EXTRAHIERTER TEXT:
★ ★ ★ ★ ★

25.5.2019; Victoria
Letzten Samstag war fuer mich die letzte Chance auf einen Heilbutt im Mai; die letzte gute Gezeitenkonstellation fuer meine Stellen bis etwa mitte Juni. Der Wind sah fuer Samstag ruhig aus aber es sollte regnen. Sonntag musste ich schon wieder arbeiten, also jetzt oder nie! Als der Wecker um 5:00 Uhr loslegte, war ich mir nicht mehr so sicher: soll ich oder Wecker aus und weiterschlafen? Ricardo, der mitkommen wollte, wuerde jetzt auch lieber weiterschlafen – er hatte bis 23:00 Uhr gearbeitet. Ach was, Selbstarschtritt – raus aus den Federn, schlafen kann man spaeter irgendwann. Heilbuttangeln geht nicht immer. Aber hoffentlich lohnte sich die Muehe!
Wir waren 6:30 Uhr an der Pedder Bay Marina und mischten uns in die Flotte der Heilbuttjaeger. Da Lachs im Moment zu ist, sind die Marinas nur bei guten Heilbuttgezeiten voll. Um 7:00 Uhr sollte die gute Gezeit einsetzen. Ricardo war sofort in der Koje verschwunden und tauchte wirklich den ganzen Tag nicht mehr auf. Ich fuhr raus zu dem Mudhole, wo schon eine Menge Boote verstreut und vor Anker lagen. Ich fand noch eine Luecke nahe der Stelle, an der ich im April mit meinen 3 Freunden 4 Butte an einem Tag erwischte. Als der Anker hing, machte ich das Geraet fertig. Im Duftsack hatte ich heute eine neue Spezialitaet: Schwarzbarschgerippe. Normalerweise nehme ich dafuer Lachsreste aber da wir ja momentan keine Lachse behalten duerfen, musste ich mich im Suesswasser bedienen. Meine Jungs hatten mir kuerzlich ein paar schoene Barsche im lokalen See gefangen. Na, ob das die Butte anlockt oder vielleicht eher abstiess?

★ ★ ★ ★ ★

BEREITGESTELLTE DATEN:

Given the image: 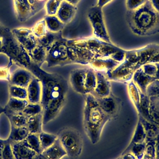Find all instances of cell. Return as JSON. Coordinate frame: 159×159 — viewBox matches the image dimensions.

★ ★ ★ ★ ★

Welche neue Spezialität steckte laut dem Angelbericht an diesem Tag im Duftsack?

Schwarzbarschgerippe.